Although for ease of explanation the system is shown as including one boom hoist cylinder and one end effector tilt cylinder, in many or most instances a pair of hoist cylinders are used and a pair of tilt cylinders may be used.
Hydraulic fluid, such as oil, flows under pressure from a reservoir through pump 23 and through flow lines 24 and 25 to a manually operable boom hoist control valve 26 by which the mobile loader operator controls the upward and downward movement of the boom 10. From control valve 26, the oil is directed through flow lines 27 and 28 to a first flow divider 29, or through flow lines 30 and 31 to a second flow divider 32. The first flow divider 29 controls the "up" mode of operation of the boom and the second flow divider 32 controls the "down" mode. As explained in greater detail hereinafter, in the "up" mode, the greater proportion of oil in pumped through flow line 33 to the piston side of hoist cylinder 13 to elevate boom 10. The lesser proportion of oil is pumped through flow line 34, check valve 35 and flow lines 36-37 to the piston side of the end effector means tilt cylinder 19. During the "down" mode, the greater proportion of oil flow from the second flow divider 32 is pumped through flow line 38 to the rod side of hoist piston 13. The lesser portion of oil flow is pumped through flow line 39, check valve 40 and flow lines 41-42 to the rod side of the tilt cylinder 19.
It is common practice for hydraulic cylinders to contain pilot operated safety check valves to retain fluid in the cylinders in the event of hose rupture or similar accident. As fluid is introduced to one side of the piston in a cylinder, there is a reverse flow of the fluid from the opposite side of the piston through the flow circuitry back to a reservoir. The pressure exerted by the incoming fluid must be sufficient to overcome the safety check valves to permit reverse flow.
Tilting of fork 17 independently of up or down movement of the boom is accomplished by means of a manual tilt control valve 43. Oil from pump 23 passes through flow lines 24 and 44 to the manual control 43. To tilt fork 17 forward, oil is pumped through flow lines 45 and 37 to the piston side of tilt cylinder 19. To tilt fork 17 backwardly, oil is pumped through flow lines 46 and 42 to the rod side of tilt cylinder 19. Check valves 35 and 40 function whenever the carriage is being independently adjusted to prevent the inadvertent flow of oil to the boom operating cylinder through the flow dividers.
The check feature of valves 35 and 40 is removed for reverse flows during the self-leveling mode by pressure generated in the opposite incoming stream. This pressure mechanically opens the check valves 35 and 40 through a pilot control port, as explained in greater detail hereinafter. As an illustration, in the "up" mode, as pressure is exerted upon the piston side of the hoist and tilt cylinders, a reverse pressure is exerted by the oil being forced from the rod sides of those cylinders. The oil from the rod side of tilt cylinder 19 is permitted to flow backwardly through check valve 40 because of the greater pilot pressure on that valve due to connection to the hoist pressure line.

- RAW DATA
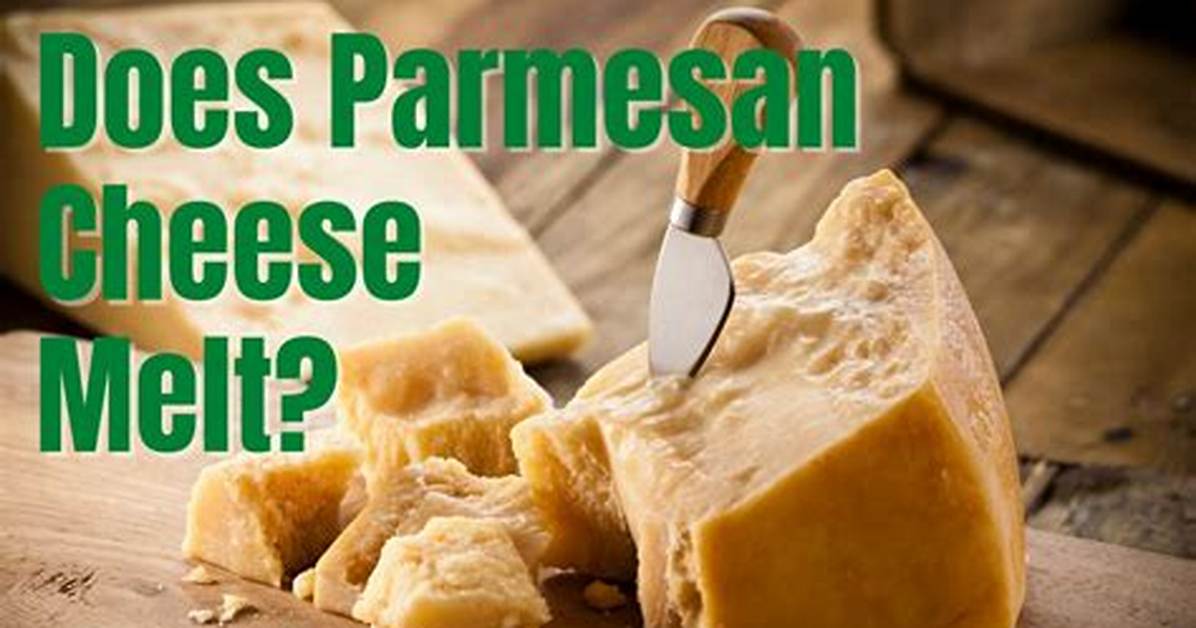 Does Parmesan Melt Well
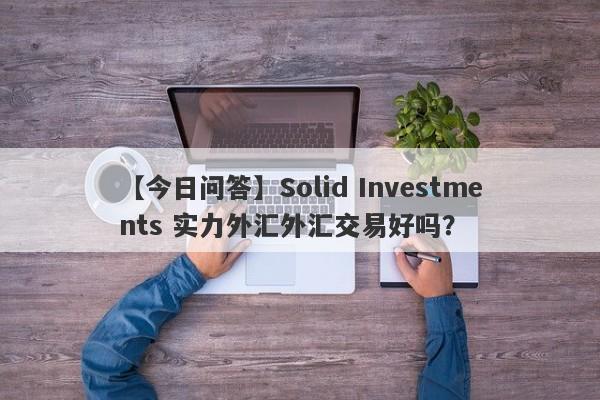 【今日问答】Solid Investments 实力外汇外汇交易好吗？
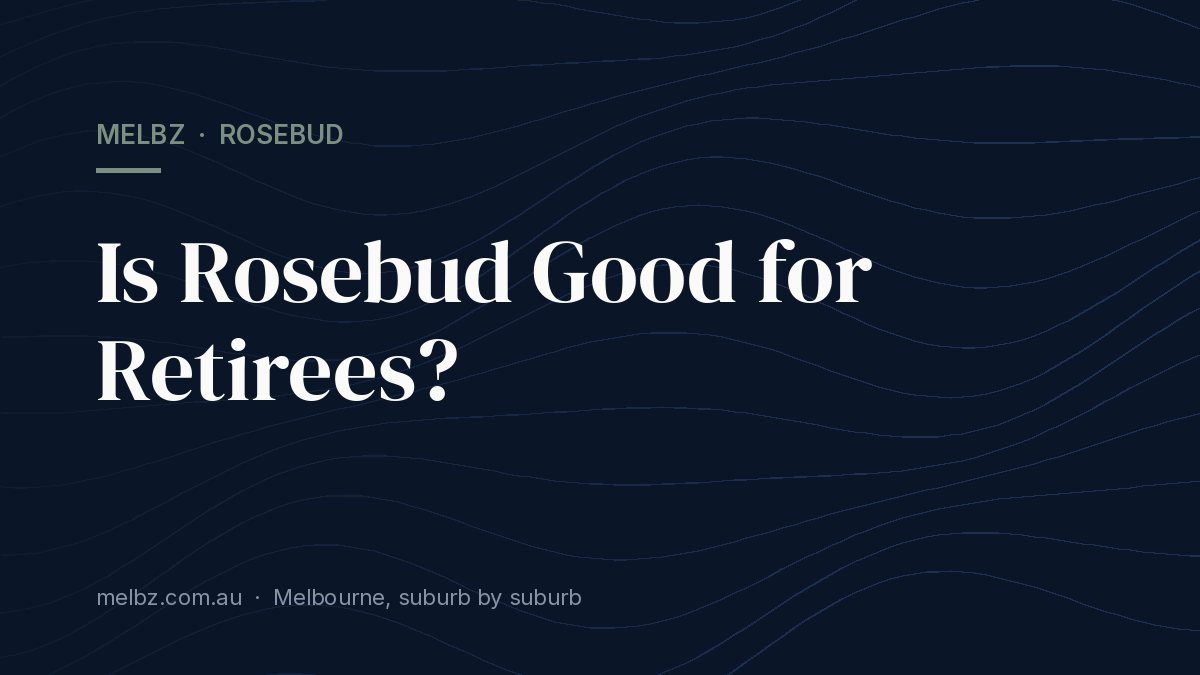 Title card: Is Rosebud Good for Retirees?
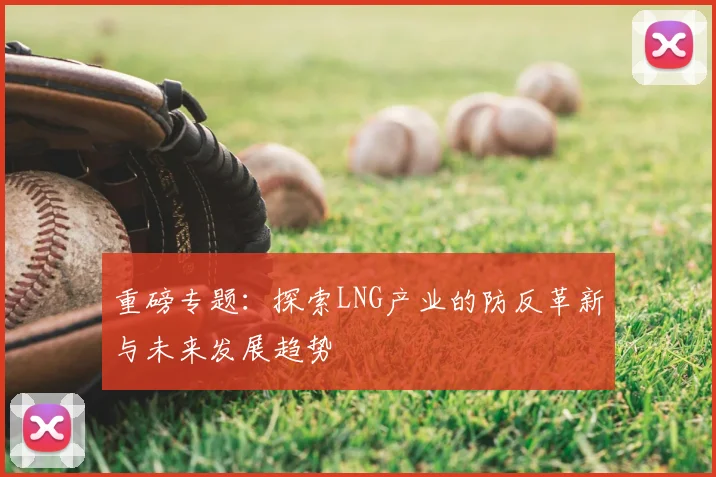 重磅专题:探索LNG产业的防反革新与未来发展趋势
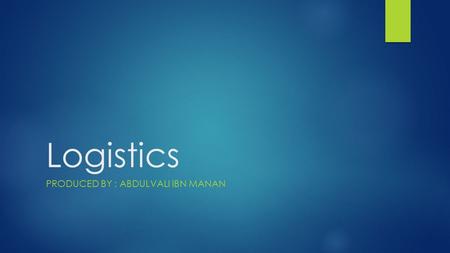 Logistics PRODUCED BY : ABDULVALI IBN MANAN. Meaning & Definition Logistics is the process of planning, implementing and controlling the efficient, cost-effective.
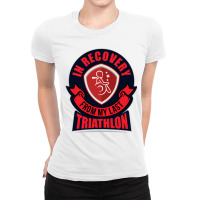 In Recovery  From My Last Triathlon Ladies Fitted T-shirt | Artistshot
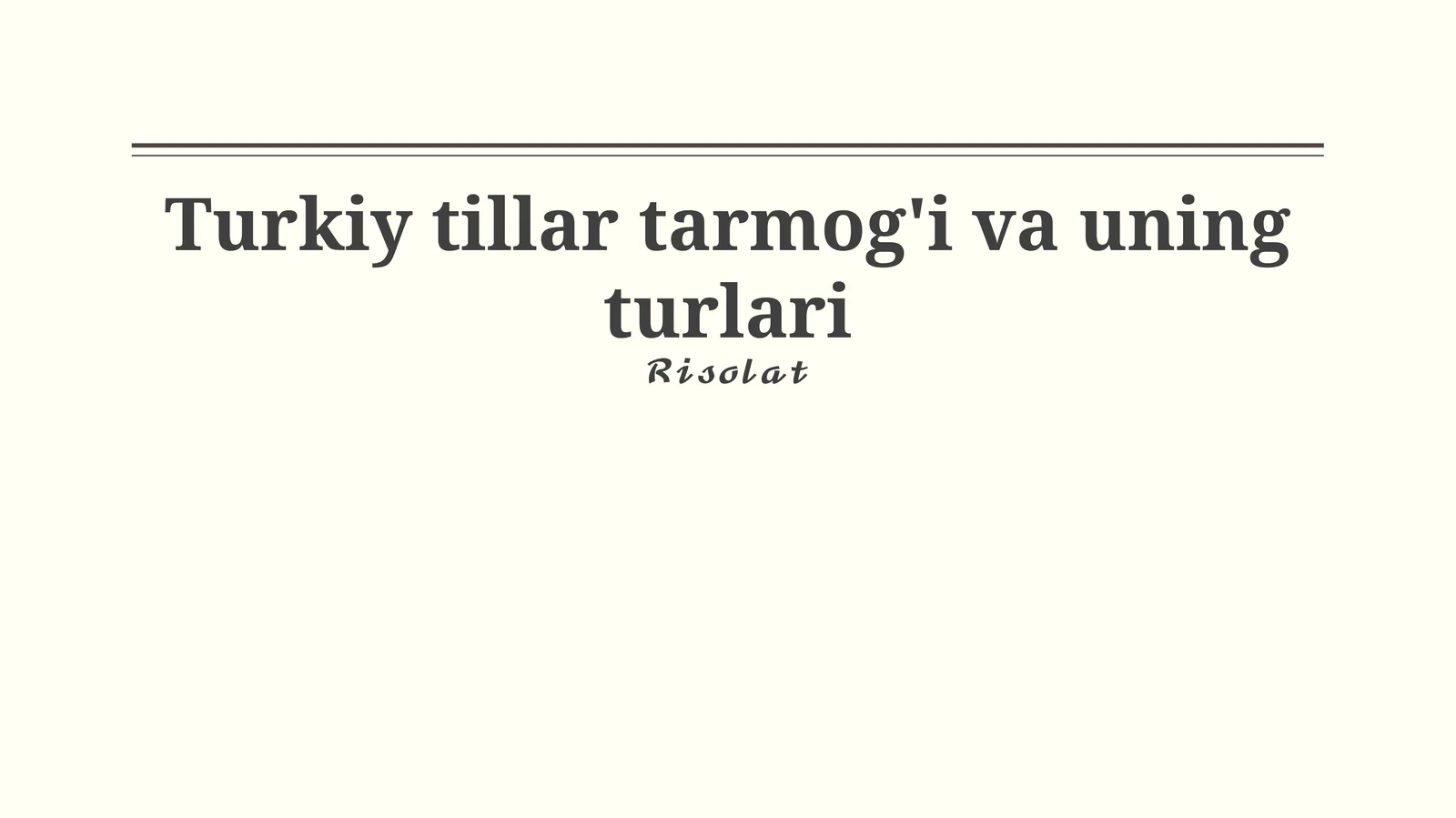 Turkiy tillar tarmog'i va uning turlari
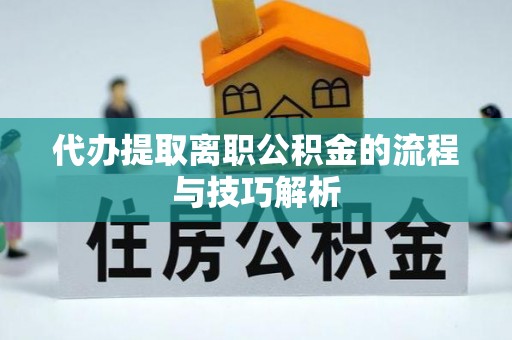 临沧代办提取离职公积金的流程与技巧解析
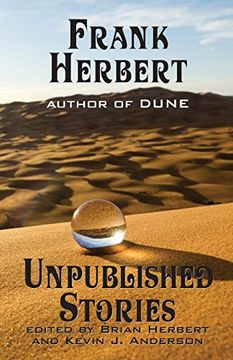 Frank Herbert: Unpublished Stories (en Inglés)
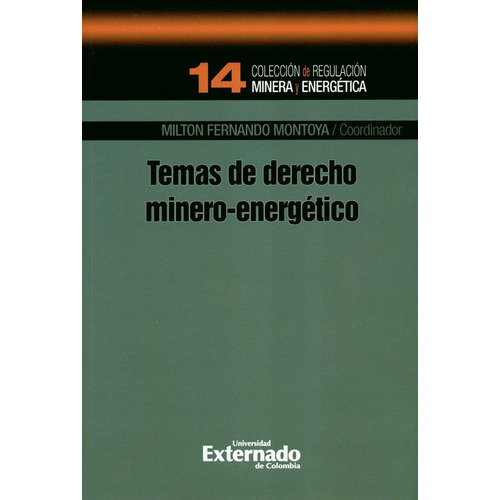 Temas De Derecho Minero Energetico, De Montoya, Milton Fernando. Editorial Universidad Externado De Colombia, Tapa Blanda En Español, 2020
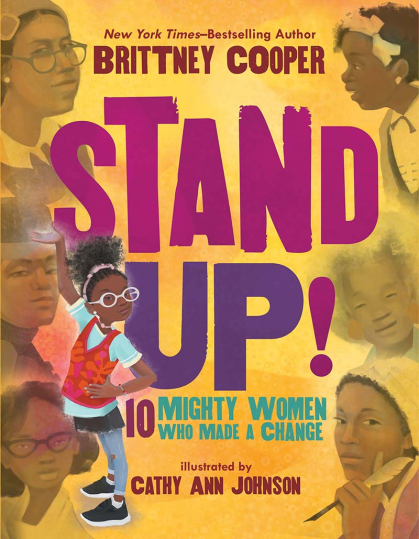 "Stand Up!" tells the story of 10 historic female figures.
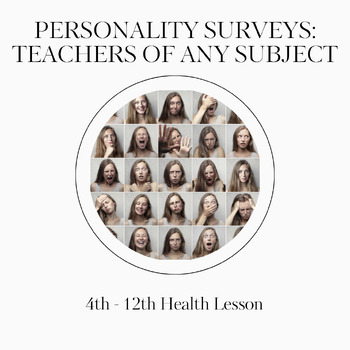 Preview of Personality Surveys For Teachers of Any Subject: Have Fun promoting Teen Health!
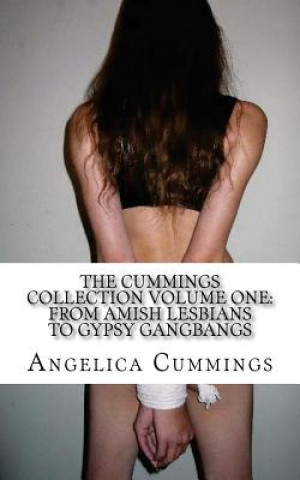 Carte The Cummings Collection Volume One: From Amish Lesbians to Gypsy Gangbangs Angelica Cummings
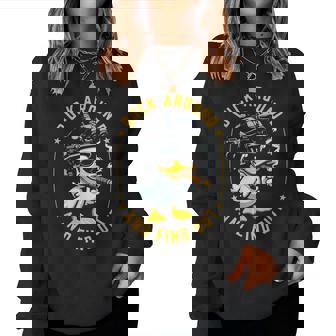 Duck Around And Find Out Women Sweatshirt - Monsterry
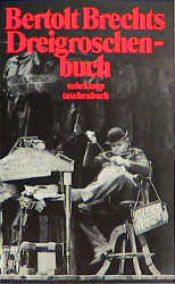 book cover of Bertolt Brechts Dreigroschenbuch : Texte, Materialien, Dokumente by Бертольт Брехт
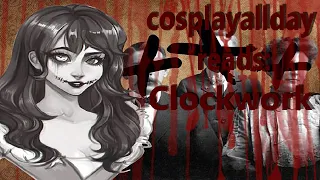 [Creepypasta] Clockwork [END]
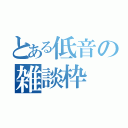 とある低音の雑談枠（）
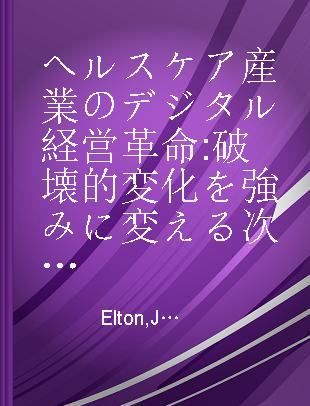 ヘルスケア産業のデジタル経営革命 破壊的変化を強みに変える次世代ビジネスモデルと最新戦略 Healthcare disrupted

- APPLY WHAT YOU READ
1/ Output the loader hydraulics passage word for word from "Tilting of fork" to "the flow dividers.".
2/ Answer these questions using the loader hydraulics passage:
(a) Which valve does the operator use to control the upward and downward movement of the boom?
(b) What event are pilot operated safety check valves meant to guard against?
(c) Which valve tilts fork 17 independently of up or down movement of the boom?
These rows come from a separate source, not from the loader hydraulics passage.

- ANSWERS BY ITEM NUMBER
1/
Tilting of fork 17 independently of up or down movement of the boom is accomplished by means of a manual tilt control valve 43. Oil from pump 23 passes through flow lines 24 and 44 to the manual control 43. To tilt fork 17 forward, oil is pumped through flow lines 45 and 37 to the piston side of tilt cylinder 19. To tilt fork 17 backwardly, oil is pumped through flow lines 46 and 42 to the rod side of tilt cylinder 19. Check valves 35 and 40 function whenever the carriage is being independently adjusted to prevent the inadvertent flow of oil to the boom operating cylinder through the flow dividers.

2/
(a) The manually operable boom hoist control valve 26.
(b) Hose rupture or a similar accident.
(c) The manual tilt control valve 43.